I especially want to compare similars between families of languages?
Germanic:
English: and
German: und
Romance:
Spanish: y
French: et
Italian: e
Slavic:
Russian: и
Add more.
Spanish y and e
italian e and ed
hungarian és
portuguese e
Romance:
Spanish: y, e
French: et
Italian: e, ed
Portuguese: e
Catalan: i
Occitan: e
There's more than one kind of "and". There's the "and" that joins items in a list ("food and drink"), and there's the "and" that joins clauses together ("I did this, and I did that"). In many languages, these are the same, but in some they are not.
Japanese's system draws more distinctions than that, too. XとY (where と is pronounced "to", like the English word "toe") means "X and Y, and nothing else". XやY ("X ya Y") means "X and Y and other things".

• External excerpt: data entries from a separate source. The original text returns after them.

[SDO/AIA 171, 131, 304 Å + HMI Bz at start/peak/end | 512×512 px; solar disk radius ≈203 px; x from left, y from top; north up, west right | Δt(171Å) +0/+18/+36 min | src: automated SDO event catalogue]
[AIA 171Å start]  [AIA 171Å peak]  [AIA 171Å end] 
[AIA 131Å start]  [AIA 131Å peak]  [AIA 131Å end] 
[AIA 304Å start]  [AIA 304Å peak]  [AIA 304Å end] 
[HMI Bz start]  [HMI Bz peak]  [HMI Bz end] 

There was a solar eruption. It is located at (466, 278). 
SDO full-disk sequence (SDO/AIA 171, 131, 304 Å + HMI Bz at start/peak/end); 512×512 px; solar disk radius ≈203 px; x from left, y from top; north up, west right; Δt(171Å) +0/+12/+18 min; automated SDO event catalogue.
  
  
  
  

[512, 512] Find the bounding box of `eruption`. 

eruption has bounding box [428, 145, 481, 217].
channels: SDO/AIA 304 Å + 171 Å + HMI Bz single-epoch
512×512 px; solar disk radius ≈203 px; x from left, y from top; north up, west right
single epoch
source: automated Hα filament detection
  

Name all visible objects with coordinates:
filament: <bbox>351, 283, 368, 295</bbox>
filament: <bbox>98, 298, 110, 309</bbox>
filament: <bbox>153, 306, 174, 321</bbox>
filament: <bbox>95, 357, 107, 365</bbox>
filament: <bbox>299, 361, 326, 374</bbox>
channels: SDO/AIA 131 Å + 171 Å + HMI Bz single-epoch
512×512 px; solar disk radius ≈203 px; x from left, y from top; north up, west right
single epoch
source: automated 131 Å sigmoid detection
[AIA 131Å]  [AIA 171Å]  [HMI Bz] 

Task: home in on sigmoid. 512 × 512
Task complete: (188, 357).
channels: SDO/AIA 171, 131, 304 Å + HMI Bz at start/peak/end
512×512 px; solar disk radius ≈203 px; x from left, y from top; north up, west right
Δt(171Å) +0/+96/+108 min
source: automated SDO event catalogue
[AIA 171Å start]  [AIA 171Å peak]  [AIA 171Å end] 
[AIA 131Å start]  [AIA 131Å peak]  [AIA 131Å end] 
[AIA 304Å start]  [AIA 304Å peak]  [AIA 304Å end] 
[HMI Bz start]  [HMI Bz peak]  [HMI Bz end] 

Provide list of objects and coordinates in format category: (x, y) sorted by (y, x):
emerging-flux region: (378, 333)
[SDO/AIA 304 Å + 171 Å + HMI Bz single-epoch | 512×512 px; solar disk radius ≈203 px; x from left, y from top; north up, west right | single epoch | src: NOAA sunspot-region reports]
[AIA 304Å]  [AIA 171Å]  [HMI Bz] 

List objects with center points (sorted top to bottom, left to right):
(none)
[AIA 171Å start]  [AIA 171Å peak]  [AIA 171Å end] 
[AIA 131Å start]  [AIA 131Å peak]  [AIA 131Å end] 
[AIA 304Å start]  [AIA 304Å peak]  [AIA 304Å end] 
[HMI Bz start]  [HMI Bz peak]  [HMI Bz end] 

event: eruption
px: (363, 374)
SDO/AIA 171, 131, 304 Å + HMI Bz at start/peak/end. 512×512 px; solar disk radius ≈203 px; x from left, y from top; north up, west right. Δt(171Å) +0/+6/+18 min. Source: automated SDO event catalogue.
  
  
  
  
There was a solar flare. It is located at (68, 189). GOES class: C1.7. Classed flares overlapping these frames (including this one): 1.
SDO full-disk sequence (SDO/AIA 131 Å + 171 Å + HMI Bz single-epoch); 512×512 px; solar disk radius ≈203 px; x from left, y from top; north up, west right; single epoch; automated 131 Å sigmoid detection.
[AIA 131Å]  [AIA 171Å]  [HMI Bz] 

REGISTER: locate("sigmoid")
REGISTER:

To join clauses together with "and", Japanese uses "keredo", but not in every case. Here's a sentence that doesn't: "Ginza e itte, kaimono o shite, uchi e kaerimashita." Translated word for word into English (with word order changed to be comprehensible), this would be something like, "Going to Ginza, doing shopping, returned home." And in plain English, "I went to Ginza, did some shopping, and returned home." In the Japanese, the gerund forms are used for the first two verbs and only the last is inflected for tense, and this indicates a sequence of actions without needing a word for "and".
- Kef
Scots: an
Frisian: en
Plattdeutsch: un
Dutch: en
Swedish: och
Norwegian: og
Danish: og
Icelandic: og
Serbian: a; i
Korean: -gwa (added to the stem of nouns); -go (added to verbs to indicate "and")
Serbian: a; i
Russian a; i
Most slavic languages have these two forms
>>Scots: an
Frisian: en
Plattdeutsch: un
Dutch: en<<
Mind you that in everyday speech, English "and" is actually quite close to the above, as it is usual to omit the final /d/ outside careful speech.